Delivering on that precocious promise, Rose’s debut long-player actually reins in her EP’s feistier extremes somewhat to deliver 10 tracks of timeless, simply adorned (albeit by some dextrously restrained Music Row stalwarts) song-craft which, while they certainly doff a 10-gallon hat to the country canon, never seem constrained by Nashville tropes, old or new. Sure, there are sobbing pedal steel guitars and twanging Telecaster licks, but for the most part the sound is based on unfussy acoustic guitars, brushed drums and slivers of Hammond organ, all in service of Rose’s keening, compelling vocals.
Jaunty opener Learning to Ride is an elegant exemplar of this approachable indie/country/pop hybrid, while the less sunny Own Side offers a different lesson in crisp, country-rock economy.
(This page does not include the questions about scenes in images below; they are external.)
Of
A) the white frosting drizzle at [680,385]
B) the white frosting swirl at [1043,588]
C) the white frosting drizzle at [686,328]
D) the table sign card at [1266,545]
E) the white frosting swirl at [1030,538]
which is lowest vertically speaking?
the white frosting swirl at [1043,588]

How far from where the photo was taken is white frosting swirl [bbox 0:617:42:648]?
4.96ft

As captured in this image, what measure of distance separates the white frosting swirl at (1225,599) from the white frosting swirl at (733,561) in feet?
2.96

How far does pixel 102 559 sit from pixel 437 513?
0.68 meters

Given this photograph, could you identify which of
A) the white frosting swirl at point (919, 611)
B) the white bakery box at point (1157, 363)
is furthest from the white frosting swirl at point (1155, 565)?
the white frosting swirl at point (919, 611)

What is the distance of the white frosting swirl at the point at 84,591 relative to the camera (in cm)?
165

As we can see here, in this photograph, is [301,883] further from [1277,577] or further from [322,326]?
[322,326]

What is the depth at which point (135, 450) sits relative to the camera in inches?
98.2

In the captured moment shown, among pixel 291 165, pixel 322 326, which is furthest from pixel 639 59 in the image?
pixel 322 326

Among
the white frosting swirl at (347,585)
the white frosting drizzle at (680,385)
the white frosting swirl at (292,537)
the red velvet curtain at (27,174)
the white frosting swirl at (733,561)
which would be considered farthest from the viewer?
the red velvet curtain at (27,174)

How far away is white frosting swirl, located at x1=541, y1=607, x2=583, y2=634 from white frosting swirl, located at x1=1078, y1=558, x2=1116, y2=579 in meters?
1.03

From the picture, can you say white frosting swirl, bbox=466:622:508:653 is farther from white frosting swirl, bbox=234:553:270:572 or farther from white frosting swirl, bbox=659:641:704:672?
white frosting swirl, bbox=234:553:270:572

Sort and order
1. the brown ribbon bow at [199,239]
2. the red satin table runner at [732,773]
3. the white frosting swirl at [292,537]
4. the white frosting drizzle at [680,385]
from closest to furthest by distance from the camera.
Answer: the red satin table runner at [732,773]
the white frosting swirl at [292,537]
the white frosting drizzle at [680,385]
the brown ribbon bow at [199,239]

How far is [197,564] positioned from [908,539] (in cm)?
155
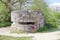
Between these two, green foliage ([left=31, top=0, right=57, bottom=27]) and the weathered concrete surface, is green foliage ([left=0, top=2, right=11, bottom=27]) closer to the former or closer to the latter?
green foliage ([left=31, top=0, right=57, bottom=27])

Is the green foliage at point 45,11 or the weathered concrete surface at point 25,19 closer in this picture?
the weathered concrete surface at point 25,19

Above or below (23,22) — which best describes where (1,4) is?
above

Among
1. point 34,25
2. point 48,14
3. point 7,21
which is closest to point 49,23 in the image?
point 48,14

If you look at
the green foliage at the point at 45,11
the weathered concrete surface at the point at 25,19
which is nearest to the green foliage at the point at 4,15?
the green foliage at the point at 45,11

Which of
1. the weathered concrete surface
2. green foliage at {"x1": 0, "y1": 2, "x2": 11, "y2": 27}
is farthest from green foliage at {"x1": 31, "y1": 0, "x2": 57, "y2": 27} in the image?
the weathered concrete surface

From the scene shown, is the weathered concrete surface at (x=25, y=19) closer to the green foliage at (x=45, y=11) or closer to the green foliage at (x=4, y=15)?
the green foliage at (x=45, y=11)

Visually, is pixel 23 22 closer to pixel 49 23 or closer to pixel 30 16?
pixel 30 16

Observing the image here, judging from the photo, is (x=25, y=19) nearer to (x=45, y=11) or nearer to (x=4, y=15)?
(x=45, y=11)

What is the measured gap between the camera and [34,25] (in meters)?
13.6

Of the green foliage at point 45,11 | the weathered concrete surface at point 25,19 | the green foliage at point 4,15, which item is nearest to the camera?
the weathered concrete surface at point 25,19

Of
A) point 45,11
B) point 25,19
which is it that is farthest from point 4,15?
point 25,19

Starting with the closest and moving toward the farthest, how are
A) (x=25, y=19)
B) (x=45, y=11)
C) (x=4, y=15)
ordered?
(x=25, y=19)
(x=45, y=11)
(x=4, y=15)

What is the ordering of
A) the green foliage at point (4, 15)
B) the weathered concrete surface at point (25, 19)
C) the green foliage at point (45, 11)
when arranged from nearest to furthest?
the weathered concrete surface at point (25, 19) → the green foliage at point (45, 11) → the green foliage at point (4, 15)

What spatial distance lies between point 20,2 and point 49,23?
563 centimetres
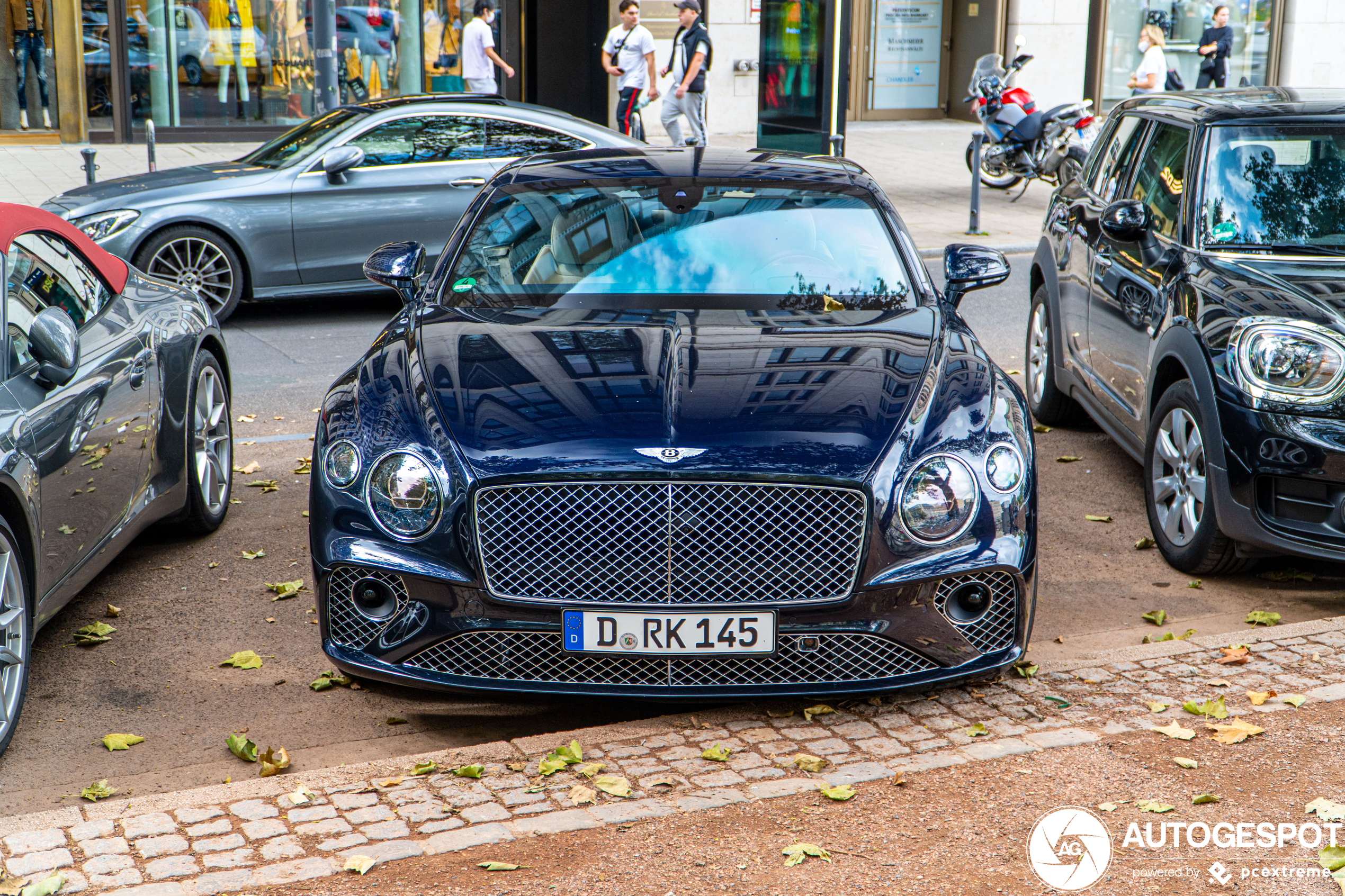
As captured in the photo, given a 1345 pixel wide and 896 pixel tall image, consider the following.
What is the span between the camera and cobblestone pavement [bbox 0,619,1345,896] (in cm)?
340

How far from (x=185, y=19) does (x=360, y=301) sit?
10.5m

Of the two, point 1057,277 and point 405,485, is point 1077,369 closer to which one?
point 1057,277

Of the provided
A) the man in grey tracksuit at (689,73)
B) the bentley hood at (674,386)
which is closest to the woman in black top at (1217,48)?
the man in grey tracksuit at (689,73)

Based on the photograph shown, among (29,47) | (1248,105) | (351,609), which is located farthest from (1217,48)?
(351,609)

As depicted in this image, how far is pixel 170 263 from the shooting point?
1008 centimetres

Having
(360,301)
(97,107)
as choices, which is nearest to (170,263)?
(360,301)

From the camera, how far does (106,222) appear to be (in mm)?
9875

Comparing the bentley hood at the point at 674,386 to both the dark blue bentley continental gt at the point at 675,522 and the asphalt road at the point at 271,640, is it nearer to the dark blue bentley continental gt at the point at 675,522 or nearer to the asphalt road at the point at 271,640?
the dark blue bentley continental gt at the point at 675,522

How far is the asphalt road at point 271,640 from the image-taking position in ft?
14.1

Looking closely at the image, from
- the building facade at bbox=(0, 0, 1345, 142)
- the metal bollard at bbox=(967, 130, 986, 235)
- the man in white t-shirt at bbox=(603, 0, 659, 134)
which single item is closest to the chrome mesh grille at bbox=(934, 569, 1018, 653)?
the metal bollard at bbox=(967, 130, 986, 235)

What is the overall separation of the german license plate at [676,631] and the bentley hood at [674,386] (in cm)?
40

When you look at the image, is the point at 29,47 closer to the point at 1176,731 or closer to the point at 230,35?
the point at 230,35

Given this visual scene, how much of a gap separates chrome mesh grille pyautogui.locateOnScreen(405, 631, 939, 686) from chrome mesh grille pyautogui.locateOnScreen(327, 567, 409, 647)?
176mm

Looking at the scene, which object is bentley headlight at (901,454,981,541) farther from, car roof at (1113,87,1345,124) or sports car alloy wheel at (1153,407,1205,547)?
car roof at (1113,87,1345,124)
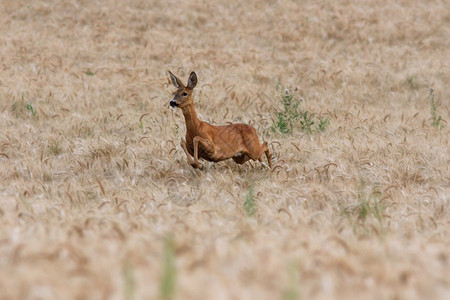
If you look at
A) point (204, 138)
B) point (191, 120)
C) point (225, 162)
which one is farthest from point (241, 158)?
point (191, 120)

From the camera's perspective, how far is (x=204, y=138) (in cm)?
779

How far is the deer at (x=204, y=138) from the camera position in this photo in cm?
774

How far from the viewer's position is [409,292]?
9.64ft

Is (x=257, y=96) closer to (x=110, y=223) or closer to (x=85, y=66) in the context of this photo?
(x=85, y=66)

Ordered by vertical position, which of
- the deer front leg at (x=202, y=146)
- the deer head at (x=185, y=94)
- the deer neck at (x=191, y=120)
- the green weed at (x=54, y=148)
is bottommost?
the green weed at (x=54, y=148)

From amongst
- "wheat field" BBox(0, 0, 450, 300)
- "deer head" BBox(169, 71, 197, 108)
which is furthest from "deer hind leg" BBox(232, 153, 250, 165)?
"deer head" BBox(169, 71, 197, 108)

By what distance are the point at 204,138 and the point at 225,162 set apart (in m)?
1.30

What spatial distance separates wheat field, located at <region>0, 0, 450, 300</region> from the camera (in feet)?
10.5

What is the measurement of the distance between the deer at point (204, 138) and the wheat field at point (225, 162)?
0.29 meters

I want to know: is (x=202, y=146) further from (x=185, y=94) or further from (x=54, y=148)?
(x=54, y=148)

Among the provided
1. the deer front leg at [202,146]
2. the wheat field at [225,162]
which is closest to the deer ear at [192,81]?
the deer front leg at [202,146]

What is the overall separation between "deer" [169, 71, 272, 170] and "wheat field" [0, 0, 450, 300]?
0.29 meters

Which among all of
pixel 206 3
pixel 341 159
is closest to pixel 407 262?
pixel 341 159

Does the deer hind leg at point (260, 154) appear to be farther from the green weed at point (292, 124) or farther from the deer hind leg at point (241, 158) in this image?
the green weed at point (292, 124)
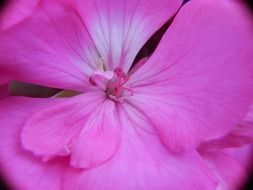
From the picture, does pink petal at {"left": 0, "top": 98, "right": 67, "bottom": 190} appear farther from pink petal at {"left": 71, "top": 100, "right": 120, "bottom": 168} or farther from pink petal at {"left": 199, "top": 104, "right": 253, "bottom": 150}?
pink petal at {"left": 199, "top": 104, "right": 253, "bottom": 150}

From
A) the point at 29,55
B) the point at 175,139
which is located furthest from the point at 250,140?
the point at 29,55

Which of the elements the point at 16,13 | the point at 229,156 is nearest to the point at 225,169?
the point at 229,156

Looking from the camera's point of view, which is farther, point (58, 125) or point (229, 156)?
point (229, 156)

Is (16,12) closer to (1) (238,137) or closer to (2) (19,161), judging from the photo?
(2) (19,161)

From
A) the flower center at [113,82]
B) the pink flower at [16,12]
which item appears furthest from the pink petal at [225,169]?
the pink flower at [16,12]

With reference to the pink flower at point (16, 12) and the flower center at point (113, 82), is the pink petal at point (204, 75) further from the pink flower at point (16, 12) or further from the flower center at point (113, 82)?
the pink flower at point (16, 12)

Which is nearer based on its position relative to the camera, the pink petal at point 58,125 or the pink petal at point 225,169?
the pink petal at point 58,125

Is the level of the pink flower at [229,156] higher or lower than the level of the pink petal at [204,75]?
lower

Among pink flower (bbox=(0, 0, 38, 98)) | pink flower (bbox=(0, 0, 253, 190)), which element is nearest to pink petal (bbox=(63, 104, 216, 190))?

For the Rabbits, meanwhile, is a 1950s-tinged ballad bathed in delicious vibrato guitars; like Wanda Jackson covering Laura Veirs.
Much has been made of Rose’s singing voice, a thing of yearning clarity which can’t help but summon the ghost of country grand dames like Patsy Cline and Loretta Lynn, although she also brings a dreamier, Linda Ronstadt-like quality to the wistful New York City and there’s more than a hint of Lucinda Williams’ lived-in ache on the bruised Sinful Wishing Well – no mean achievement for such a stripling chanteuse.
Lyrically, she’s perspicacious beyond her years, too. Indeed, the elongated smoking metaphor that pervades sprightly Shanghai Cigarettes (concluding with the poignant payoff couplet: “Trying to quit will make you wish you didn’t start / ‘Cos the pack is as empty as the hole in your heart”) is worthy of George Jones in his pomp.